SambaNova Model Zoo samples
The SambaNova Model Zoo is SambaNova's new github repository for delivering RDU-compatible source code, including example applications for compiling and running models on SambaNova hardware.
In the ALCF SN30 cluster, the Model Zoo samples run inside of Singularity containers. The Singularity image includes support for compiling and running models.
The procedures in this section are drawn from Walkthrough—Inference and Fine-tuning with Llama2 7B for Chat.
The Model Zoo inference sample used as an example in this section is described in more detail here About the Generation Example Apps.

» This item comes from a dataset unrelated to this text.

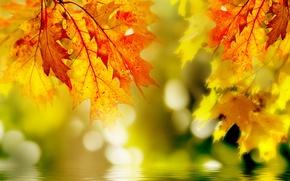 Картинка листья, макро, желтые, над водой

This readme (on GitHub) also describes the changes made to a CPU mode sample to run on an RDU.
The original python scripts and scripts converted to run on an RDU are also supplied in the modelzoo.
cpu_generate_text.py
rdu_generate_text.py
and
cpu_train_llm.py
rdu_train_llm.py
rdu_train_llm_dp.py
Setup
Cloning the Model Zoo Repository
Clone the repo in your usual location.
Note: your home directory is mounted by default in the singularity containers.Starting a container:
Change directory to your Model Zoo clone, and set an environment variable to be host SambaNova runts version, then start the container. This example binds a directory containing an OpenWebText dataset.
cd ~/sambanova/modelzoo
export TARGET_SAMBAFLOW_VERSION=$((rpm -q sambanova-runtime 2>/dev/null || dpkg -s sambanova-runtime 2>/dev/null) | egrep -m 1 -o "[0-9]+\.[0-9]+\.[0-9]+")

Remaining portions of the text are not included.